§ QUOTED TEXT

## START

This is a short paper I gave at the Society for the Study of Theology conference in Durham earlier this month. It’s not very substantial, but there are some ideas in there I intend to take further, so I’d welcome feedback.
Theological aphorisms on the politics of tradition
Mike Higton
The following paper is aphoristic not because I am emulating Nietzsche – that’s unlikely on facial hair grounds alone. Rather, it is aphoristic because it is a sketch for a longer piece of work: it’s the (at present intolerably abstract) skeleton of an argument, and I’m hoping you might be able to help me flesh it out.
My main intention is to overcome any simple picture of the relationship between secular public space on the one hand and religious traditions on the other which sees secular public space as a neutral container in which well-defined and monolithic traditions sit and interact, and in which they fit rather awkwardly. I know other people have already done this, perfectly adequately – I’m simply intending to reinvent the wheel using materials I understand.
Anyway, there’s not much time, so on to…
Aphorism 1: All action is the action of our past
By which I mean that we always, inevitably, act out of what we have been given, what we have heard, what we have inherited.
Our action is simply one form that our utter dependency takes. Sometimes one might want to talk about that dependency in terms of the power of sin, sometimes in terms of grace; sometimes in terms of constriction, sometimes in terms of liberation – but dependency it remains. All action has a back story.
Aphorism 2: Because forgiveness is possible, the past is no prison
I act as one formed by my past, yes, and there is nothing I can do to cease being the person who was brought up in a certain way, had certain experiences – no way, after today, that I can cease being the person who delivered this paper to you, with all the emotional trauma that will entail.

## END

[Dataset rows]
## START

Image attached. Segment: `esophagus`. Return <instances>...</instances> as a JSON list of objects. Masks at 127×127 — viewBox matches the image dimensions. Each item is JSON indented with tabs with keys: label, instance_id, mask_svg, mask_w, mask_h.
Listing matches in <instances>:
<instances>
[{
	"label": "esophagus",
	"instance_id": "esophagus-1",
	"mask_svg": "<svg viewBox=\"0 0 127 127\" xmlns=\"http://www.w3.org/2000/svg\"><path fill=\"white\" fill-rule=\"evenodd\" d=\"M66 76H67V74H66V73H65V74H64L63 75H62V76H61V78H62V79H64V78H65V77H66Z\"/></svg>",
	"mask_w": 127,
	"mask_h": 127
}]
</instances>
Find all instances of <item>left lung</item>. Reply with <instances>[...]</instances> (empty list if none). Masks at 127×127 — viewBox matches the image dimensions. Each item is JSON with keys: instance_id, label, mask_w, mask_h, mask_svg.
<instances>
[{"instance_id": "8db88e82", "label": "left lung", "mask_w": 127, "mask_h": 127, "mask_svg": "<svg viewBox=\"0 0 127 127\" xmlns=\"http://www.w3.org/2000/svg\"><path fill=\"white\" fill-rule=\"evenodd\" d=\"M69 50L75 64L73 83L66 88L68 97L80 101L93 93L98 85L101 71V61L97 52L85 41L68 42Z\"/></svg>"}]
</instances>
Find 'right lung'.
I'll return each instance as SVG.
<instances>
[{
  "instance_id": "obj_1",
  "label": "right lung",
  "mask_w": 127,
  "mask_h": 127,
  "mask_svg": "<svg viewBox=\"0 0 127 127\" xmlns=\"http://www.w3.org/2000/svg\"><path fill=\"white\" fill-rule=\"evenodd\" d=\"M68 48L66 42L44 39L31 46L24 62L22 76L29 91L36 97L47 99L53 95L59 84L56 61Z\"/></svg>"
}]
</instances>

## END

§ TASK SET
(A) List every term the paper on the politics of tradition gives for talking about our dependency.
(B) Write the next part of the paper on the politics of tradition, picking up after its last sentence.

§ THE RESULTS
(A) the power of sin, grace, constriction, liberation

(B)
Yet I also act as one who consciously and unconsciously construes the past, tells a story about it – and (in an action that will, of course, itself be a form of dependency – an action that might, like forgiveness, be a gift to me) I can construe the past differently, tell a different story. I can in that sense, if no other, live differently out of the same past. So:
Aphorism 3: In all our action, we respond to the past by plotting, abducting, and dividing the spoils
In the loosest and least technical sense of the word ‘story’, to act is to tell a story about the past, and to continue that story. So to act is to plot the past, to identify by abductive reasoning some structure to the past, and so to divide the past into the salient and the peripheral. Plotting, abducting, and dividing: that’s what we do to the past as we construe it. (And that’s the sense in which I will be using the word ‘construe’ in what follows.)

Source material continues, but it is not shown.